Question #1: GPRCs and Cancer
GPCRs and Cancer: The G-protein coupled receptor (GPCR) family of proteins boasts over 800 members, and more than 2% of the human genome codes for GPCRs. GPCRs are upstream of many of the regulatory signaling pathways discussed in this unit. The review by Dorsam and Gutkind details the role of GPCRs in cancer. Table 1 includes a comprehensive list of GPCRs in various types of cancers.
Choose one specific receptor to discuss: include the specific role of this receptor in the target cancer and the effects on the cell resulting from aberrant expression or dysregulation of the receptor (and known mechanisms by which this occurs). Integrate crosstalk or interaction with other pathways discussed in Unit 3.
Question #2: Ras in the Clinic
Ras in the Clinic: Ras mutation status (particularly mutations in KRAS and BRAF) has been used as a predictor of prognosis in colorectal cancer. Specifically, Ras mutation status has been used to predict resistance to anti-EGFR inhibitors in the clinic (patients who harbor wild type versions of these genes tend to fair better than patients who harbor mutations). However, these predictions have been controversial. As the field of cancer moves toward more personalized therapies, the identification of successful biomarkers and predictors is pivotal.
What is your opinion on the predictive value of these markers? What other factors may influence the reliability of these data (integrate knowledge of the Ras signaling pathway and/or the interaction of effector proteins on cancer cell behavior).

══════════

• _REQUIRED WORK_: Reproduce the passage of the cancer signaling text starting with "Question #1: GPRCs" and going on through "discussed in Unit 3.", word for word.

══════════

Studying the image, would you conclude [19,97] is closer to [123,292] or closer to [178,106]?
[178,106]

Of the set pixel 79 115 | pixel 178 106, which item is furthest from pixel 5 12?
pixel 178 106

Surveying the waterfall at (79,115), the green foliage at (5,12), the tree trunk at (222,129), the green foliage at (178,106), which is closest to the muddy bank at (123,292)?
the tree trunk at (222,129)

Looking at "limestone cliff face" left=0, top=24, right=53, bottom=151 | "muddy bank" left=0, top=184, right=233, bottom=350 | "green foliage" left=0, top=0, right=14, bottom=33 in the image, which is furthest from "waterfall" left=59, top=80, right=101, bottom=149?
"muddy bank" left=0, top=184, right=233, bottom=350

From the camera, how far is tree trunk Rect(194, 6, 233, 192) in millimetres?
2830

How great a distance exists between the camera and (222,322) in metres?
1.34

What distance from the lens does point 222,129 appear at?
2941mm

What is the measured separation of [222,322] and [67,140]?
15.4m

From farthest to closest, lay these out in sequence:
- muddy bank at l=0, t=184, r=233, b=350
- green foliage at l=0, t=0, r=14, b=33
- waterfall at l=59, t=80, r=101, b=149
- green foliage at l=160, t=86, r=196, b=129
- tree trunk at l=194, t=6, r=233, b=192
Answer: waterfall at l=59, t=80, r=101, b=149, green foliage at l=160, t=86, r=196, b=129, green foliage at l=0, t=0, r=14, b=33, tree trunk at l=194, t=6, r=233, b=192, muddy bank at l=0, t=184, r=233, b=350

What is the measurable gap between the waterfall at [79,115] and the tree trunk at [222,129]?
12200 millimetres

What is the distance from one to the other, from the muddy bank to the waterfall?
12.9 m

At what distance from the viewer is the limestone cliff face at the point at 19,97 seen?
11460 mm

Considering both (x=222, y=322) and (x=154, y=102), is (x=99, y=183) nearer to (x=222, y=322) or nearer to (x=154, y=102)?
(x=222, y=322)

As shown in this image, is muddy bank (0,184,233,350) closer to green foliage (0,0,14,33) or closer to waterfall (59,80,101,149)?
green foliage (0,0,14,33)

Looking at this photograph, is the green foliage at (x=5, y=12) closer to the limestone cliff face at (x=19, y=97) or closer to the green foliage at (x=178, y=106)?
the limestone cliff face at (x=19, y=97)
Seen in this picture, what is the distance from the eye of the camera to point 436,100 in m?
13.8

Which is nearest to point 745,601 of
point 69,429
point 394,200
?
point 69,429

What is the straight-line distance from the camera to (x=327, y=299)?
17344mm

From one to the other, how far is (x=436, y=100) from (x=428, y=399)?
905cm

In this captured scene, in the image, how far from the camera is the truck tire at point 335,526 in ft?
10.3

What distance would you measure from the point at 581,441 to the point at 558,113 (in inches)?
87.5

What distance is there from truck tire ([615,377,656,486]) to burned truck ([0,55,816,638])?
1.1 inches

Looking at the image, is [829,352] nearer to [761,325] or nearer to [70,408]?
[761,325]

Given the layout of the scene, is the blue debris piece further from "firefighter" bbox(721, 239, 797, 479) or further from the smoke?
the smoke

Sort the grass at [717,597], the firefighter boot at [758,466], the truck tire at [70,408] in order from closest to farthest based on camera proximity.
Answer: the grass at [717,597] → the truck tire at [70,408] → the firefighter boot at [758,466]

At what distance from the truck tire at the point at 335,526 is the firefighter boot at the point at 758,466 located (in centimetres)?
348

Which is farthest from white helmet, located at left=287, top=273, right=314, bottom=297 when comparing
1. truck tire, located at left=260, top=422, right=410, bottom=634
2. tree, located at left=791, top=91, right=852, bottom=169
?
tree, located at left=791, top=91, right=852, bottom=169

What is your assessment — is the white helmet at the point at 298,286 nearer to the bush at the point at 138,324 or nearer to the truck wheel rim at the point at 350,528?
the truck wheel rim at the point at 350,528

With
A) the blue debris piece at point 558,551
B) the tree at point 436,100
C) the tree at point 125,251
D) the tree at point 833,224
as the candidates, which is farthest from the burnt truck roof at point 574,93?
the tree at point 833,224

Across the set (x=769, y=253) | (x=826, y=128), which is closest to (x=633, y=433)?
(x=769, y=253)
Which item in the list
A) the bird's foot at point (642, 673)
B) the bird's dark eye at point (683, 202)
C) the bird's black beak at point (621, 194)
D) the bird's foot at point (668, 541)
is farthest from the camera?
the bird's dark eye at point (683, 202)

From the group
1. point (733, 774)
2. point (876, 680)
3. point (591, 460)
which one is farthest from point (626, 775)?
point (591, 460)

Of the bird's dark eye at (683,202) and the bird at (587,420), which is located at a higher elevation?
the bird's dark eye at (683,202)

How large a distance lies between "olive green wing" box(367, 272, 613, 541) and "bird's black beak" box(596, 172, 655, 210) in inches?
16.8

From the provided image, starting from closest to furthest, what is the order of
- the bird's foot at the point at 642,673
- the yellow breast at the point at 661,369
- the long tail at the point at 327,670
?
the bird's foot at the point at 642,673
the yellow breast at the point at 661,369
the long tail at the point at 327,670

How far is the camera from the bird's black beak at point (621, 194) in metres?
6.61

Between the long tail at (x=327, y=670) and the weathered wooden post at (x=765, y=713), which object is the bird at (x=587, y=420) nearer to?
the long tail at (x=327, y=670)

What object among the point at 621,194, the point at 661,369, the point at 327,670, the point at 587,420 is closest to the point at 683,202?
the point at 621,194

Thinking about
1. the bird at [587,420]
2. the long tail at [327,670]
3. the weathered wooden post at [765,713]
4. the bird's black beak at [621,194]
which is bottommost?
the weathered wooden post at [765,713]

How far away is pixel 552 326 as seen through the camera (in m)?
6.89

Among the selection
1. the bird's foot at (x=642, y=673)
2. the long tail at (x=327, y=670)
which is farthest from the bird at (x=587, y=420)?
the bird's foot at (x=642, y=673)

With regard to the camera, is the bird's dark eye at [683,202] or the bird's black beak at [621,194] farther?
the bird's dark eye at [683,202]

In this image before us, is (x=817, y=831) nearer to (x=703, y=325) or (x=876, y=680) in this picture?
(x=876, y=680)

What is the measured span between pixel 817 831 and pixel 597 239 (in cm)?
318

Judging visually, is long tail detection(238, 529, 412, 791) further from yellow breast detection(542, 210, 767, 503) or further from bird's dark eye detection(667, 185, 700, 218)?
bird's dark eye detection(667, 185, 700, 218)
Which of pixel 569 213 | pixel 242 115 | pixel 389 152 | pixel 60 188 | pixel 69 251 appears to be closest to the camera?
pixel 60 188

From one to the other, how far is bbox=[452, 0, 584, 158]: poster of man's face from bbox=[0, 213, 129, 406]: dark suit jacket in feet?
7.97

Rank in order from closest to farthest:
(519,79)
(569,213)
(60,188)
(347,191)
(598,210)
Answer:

══════════

• _TASK ANSWER_:
Question #1: GPRCs and Cancer
GPCRs and Cancer: The G-protein coupled receptor (GPCR) family of proteins boasts over 800 members, and more than 2% of the human genome codes for GPCRs. GPCRs are upstream of many of the regulatory signaling pathways discussed in this unit. The review by Dorsam and Gutkind details the role of GPCRs in cancer. Table 1 includes a comprehensive list of GPCRs in various types of cancers.
Choose one specific receptor to discuss: include the specific role of this receptor in the target cancer and the effects on the cell resulting from aberrant expression or dysregulation of the receptor (and known mechanisms by which this occurs). Integrate crosstalk or interaction with other pathways discussed in Unit 3.